Fleet/Norstar Financial Group, parent of Norstar Bank here, disclosed the loss in the first-quarter report being mailed to shareholders.

Norstar Bank in Buffalo was the only one of Fleet/Norstar's four banks in the state to lose money during the quarter.

The disclosure of the rare quarterly loss and other information on non-performing loans shows that examiners from the Comptroller's office were extremely conservative in their evaluation of the bank's assets.

Fears that a deteriorating real estate market in New England could trigger banking failures similar to those that have struck the southwestern states led to a series of lengthy examinations of New England's commercial banks earlier this year.

The Comptroller's office conducted examinations of Norstar in Buffalo and of Fleet National Bank in Rhode Island, also owned by Fleet/Norstar.

Many bankers complained that the Comptroller's office, which conducted the examination campaign, were being too strict in their evaluations of loan portfolios.

After the examination, the Buffalo-based bank's non-performing loans increased to $133 million in the first quarter from $30 million in the fourth quarter of 1989.

Many of the loans classified as non-performing by Norstar are not commercial real estate loans, however -- 57.9 percent are commercial and industrial loans and 40.6 percent are commercial real estate loans.

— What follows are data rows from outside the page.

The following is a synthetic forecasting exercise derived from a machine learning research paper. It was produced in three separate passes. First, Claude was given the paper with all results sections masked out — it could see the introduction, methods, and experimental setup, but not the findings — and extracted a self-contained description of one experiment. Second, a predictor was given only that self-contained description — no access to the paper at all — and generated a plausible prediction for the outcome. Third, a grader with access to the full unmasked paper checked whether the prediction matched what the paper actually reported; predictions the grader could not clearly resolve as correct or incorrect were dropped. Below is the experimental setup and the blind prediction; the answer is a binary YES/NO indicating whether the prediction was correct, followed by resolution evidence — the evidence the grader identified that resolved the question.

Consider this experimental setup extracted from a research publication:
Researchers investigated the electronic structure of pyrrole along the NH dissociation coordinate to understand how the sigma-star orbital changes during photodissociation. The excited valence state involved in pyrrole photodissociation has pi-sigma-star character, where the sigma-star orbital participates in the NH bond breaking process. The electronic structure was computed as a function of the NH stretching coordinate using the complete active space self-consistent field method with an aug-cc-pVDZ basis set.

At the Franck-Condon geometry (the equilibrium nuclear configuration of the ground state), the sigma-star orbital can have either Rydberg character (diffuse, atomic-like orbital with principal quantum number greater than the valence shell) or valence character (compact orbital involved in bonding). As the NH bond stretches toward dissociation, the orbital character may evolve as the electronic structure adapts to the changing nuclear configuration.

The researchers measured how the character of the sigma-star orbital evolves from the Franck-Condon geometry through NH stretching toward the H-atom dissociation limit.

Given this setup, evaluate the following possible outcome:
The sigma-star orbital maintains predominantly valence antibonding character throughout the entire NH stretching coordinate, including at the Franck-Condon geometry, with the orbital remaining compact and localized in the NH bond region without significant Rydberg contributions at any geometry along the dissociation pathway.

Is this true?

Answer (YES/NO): NO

The quarterly report also revealed that two large commercial loans in Buffalo -- one for $11.8 million and one for $10 million -- have been classified as non-performing.

Traditionally, non-performing loans are loans on which payments are past due by 90 days or more.

Examiners from the Comptroller's office told Norstar to place in the non-performing category $118 million worth of loans on which payments either were current or were past due for less than 90 days.

By traditional measurements only $15 million of its loans are non-performers.

"Buffalo is a perfect example" of the debate over the Comptroller's examinations, said Don J. Kauth, banking analyst for First Albany Corp. "Buffalo had a big increase but most of it is in the 'performing/non-performing' category," he said.

Since the economy in Western New York is sound, it is questionable whether many of those loans will end up causing the bank serious problems, he said.

"The question is whether the OCC is right or not," he said. "If many of those loans fall into the 'performing/non-performing' category, then the early warning from the OCC was a good thing."

However, if the loans do not deteriorate further, Norstar will reap profits in future quarters because it will be able to set aside smaller amounts of money each quarter for possible loan losses.

The reclassification of millions of dollars in loans during the first quarter forced the bank to make a larger-than-usual quarterly provision for loan losses.

That provision is what caused the quarterly loss.

Much of that money remains in Norstar's coffers as a reserve against possible future losses, said Thomas Garlock, the bank's spokesman.

"It's not like that is a loss of money to the bank; we simply moved it over into the reserves," he said.

The quarterly loss was a rare event both for Norstar and for its parent.

Fleet/Norstar has not had a quarterly loss since 1974, the quarterly report said. Norstar Bank in Buffalo has not had a quarterly loss for at least the last 24 years, Garlock said.

Fleet-Norstar expects to return to profitability in the current quarter, the quarterly report said.

Kauth is withholding judgment until he sees the quarter's financial results and whether any of the non-performing loans that are less than 90 days past due fall into the traditional non-performing category of more than 90 days past due, he said.